What you should do: Render everything from the line containing "Based on the" down to the end of the items as a numbered list, omitting blank lines and leaving out the pictures.

Excerpts of spatial question data
____
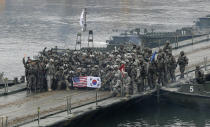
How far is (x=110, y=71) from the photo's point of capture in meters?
37.3

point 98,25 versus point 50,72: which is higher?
Result: point 98,25

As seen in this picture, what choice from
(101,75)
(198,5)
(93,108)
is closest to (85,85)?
(101,75)

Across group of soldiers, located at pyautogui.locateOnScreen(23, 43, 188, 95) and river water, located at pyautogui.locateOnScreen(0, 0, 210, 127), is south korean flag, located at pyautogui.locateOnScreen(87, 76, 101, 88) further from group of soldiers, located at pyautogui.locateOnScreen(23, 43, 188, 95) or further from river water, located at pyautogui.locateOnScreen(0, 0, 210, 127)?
river water, located at pyautogui.locateOnScreen(0, 0, 210, 127)

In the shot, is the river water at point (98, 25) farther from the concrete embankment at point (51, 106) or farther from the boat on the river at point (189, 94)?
the concrete embankment at point (51, 106)

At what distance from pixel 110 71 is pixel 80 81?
6.26 feet

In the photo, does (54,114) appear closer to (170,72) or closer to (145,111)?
(145,111)

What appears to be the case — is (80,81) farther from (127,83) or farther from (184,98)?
(184,98)

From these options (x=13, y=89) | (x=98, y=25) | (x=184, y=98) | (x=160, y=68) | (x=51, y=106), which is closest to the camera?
(x=51, y=106)

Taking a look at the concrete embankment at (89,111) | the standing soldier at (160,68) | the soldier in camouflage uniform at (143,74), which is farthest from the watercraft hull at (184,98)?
the soldier in camouflage uniform at (143,74)

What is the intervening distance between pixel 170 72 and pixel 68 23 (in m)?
68.2

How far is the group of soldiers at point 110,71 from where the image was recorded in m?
36.7

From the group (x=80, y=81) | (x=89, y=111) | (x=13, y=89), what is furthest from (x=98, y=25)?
(x=89, y=111)

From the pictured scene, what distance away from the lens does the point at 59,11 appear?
429ft

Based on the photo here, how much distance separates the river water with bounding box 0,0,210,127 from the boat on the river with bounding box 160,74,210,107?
54 cm
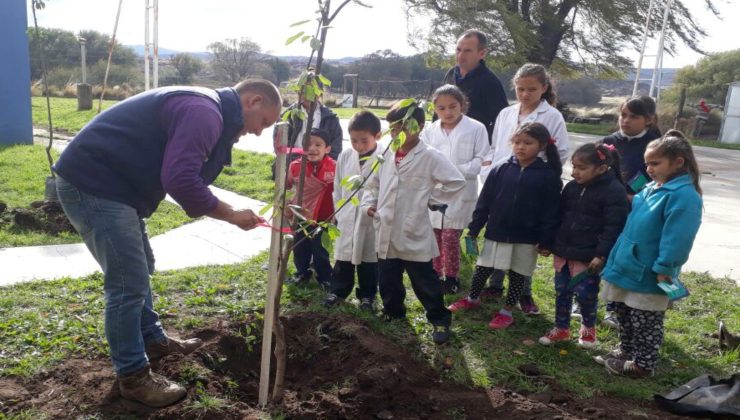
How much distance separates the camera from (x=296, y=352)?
____
Completed task:
1. Based on the photo here, how much distance separates the river water with bounding box 0,0,210,127 from the boat on the river with bounding box 160,74,210,107?
2. 54 cm
3. How much distance separates the camera from (x=296, y=352)?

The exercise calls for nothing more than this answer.